Copy out the data below word for word, from its beginning through the line containing "Southern Pacific Equipment", leaving out the pictures.
(SUPPLIED MATERIAL Opens)
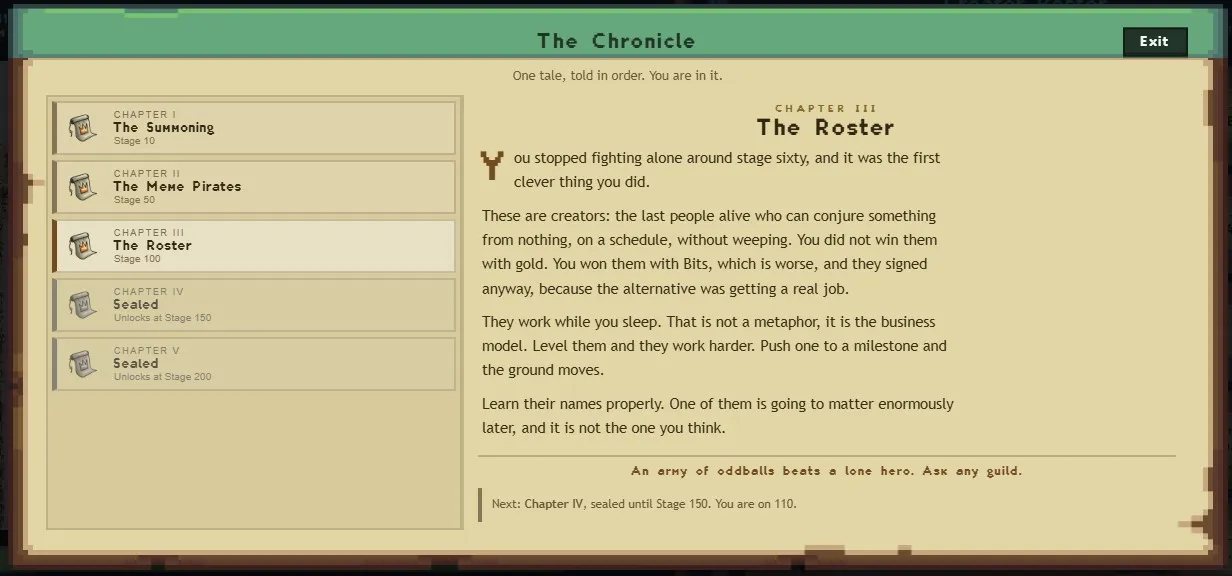 Streamer Clicker screenshot 3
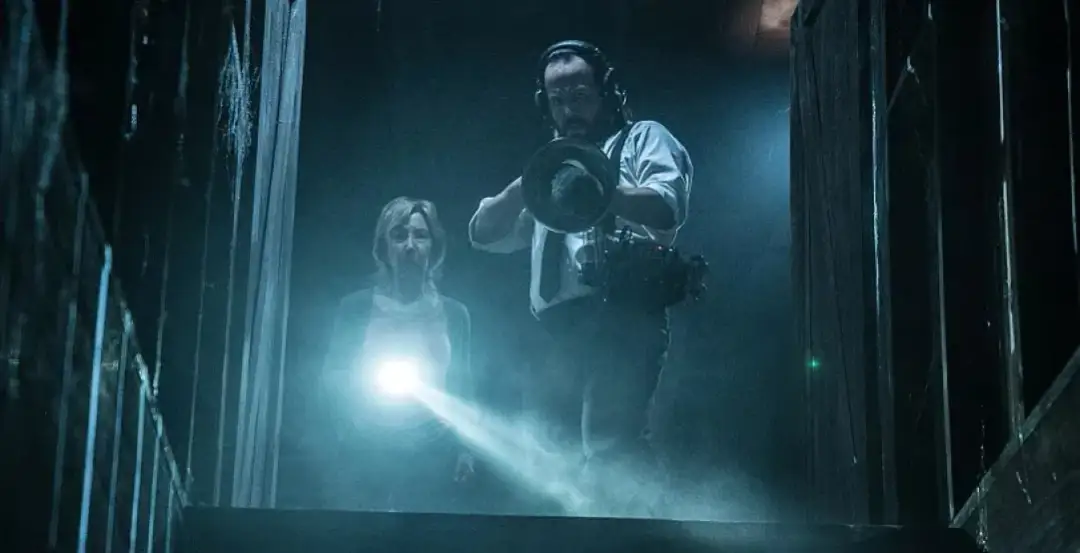 Naznaczony: Ostatni klucz - Gdzie obejrzeć film legalnie online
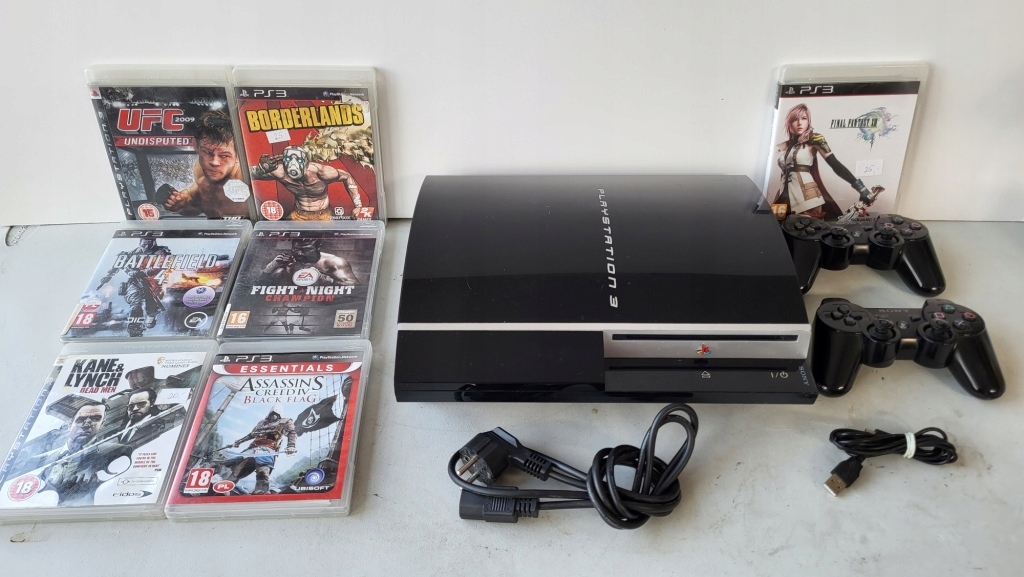 Konsola Sony Playstation 3 Classic 160 GB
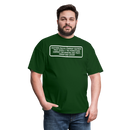 Southern Pacific Equipment Trust - Unisex Classic T-Shirt - forest green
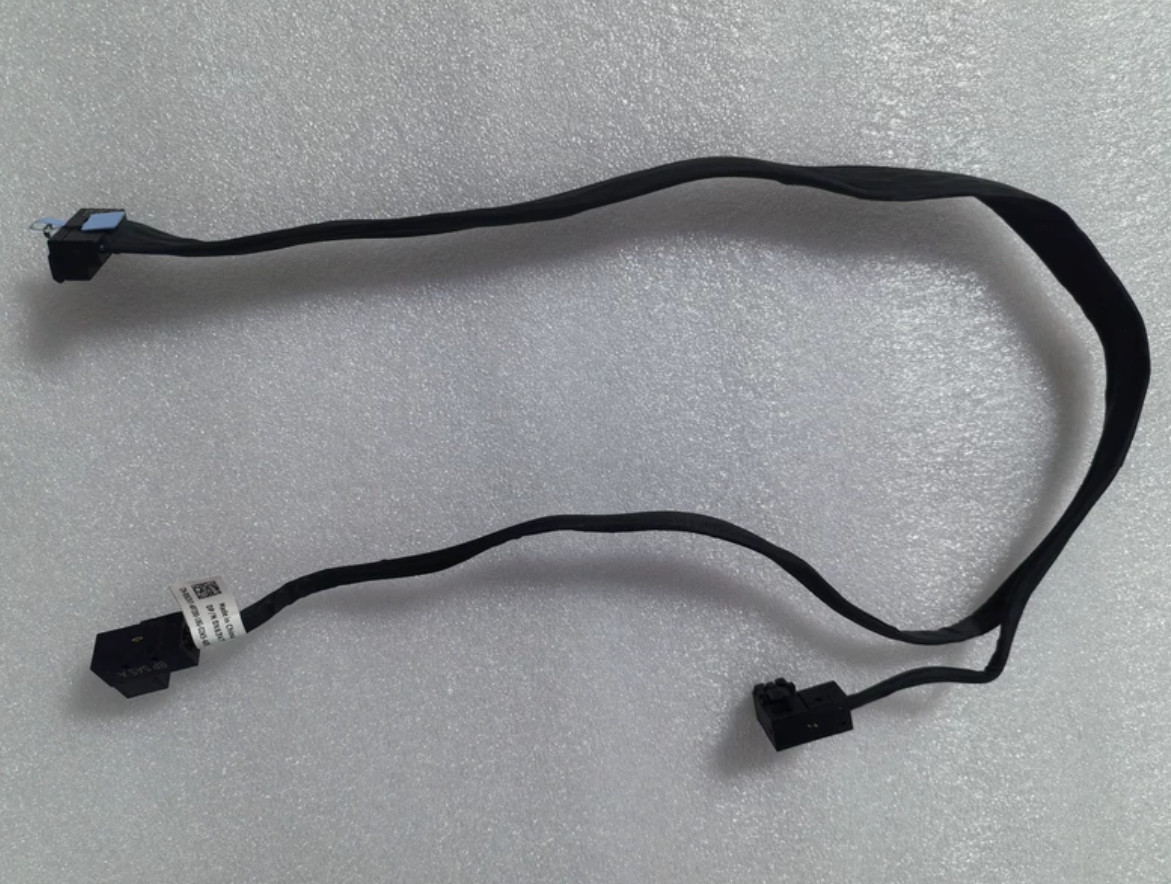 New Dell R640 H750 2.5" 8-Bay Backplane SAS Cable  X63V7 0X63V7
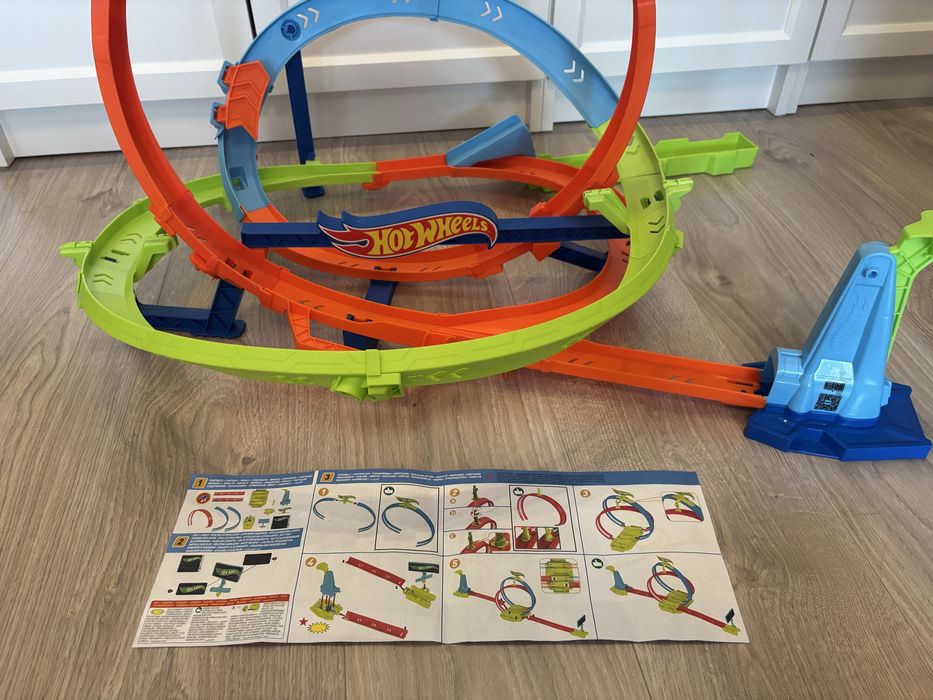 Pista Hot Wheels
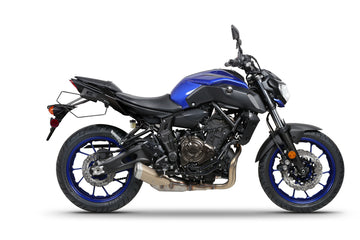 Yamaha Mt 07 [SHAD] - Seitentaschen Halter Yamaha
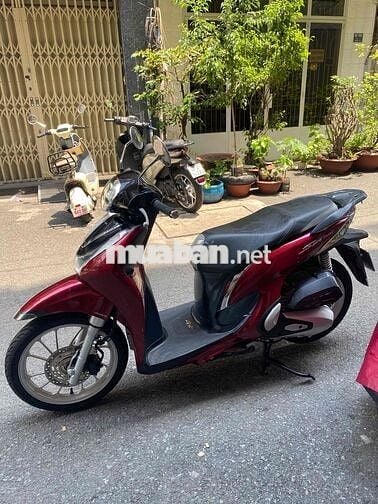 Honda SH Mode ABS 2024 Đỏ 1784 km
(SUPPLIED MATERIAL Closes)
> _ANSWER TO THIS EXERCISE_
 Streamer Clicker screenshot 3
 Naznaczony: Ostatni klucz - Gdzie obejrzeć film legalnie online
 Konsola Sony Playstation 3 Classic 160 GB
 Southern Pacific Equipment Trust - Unisex Classic T-Shirt - forest green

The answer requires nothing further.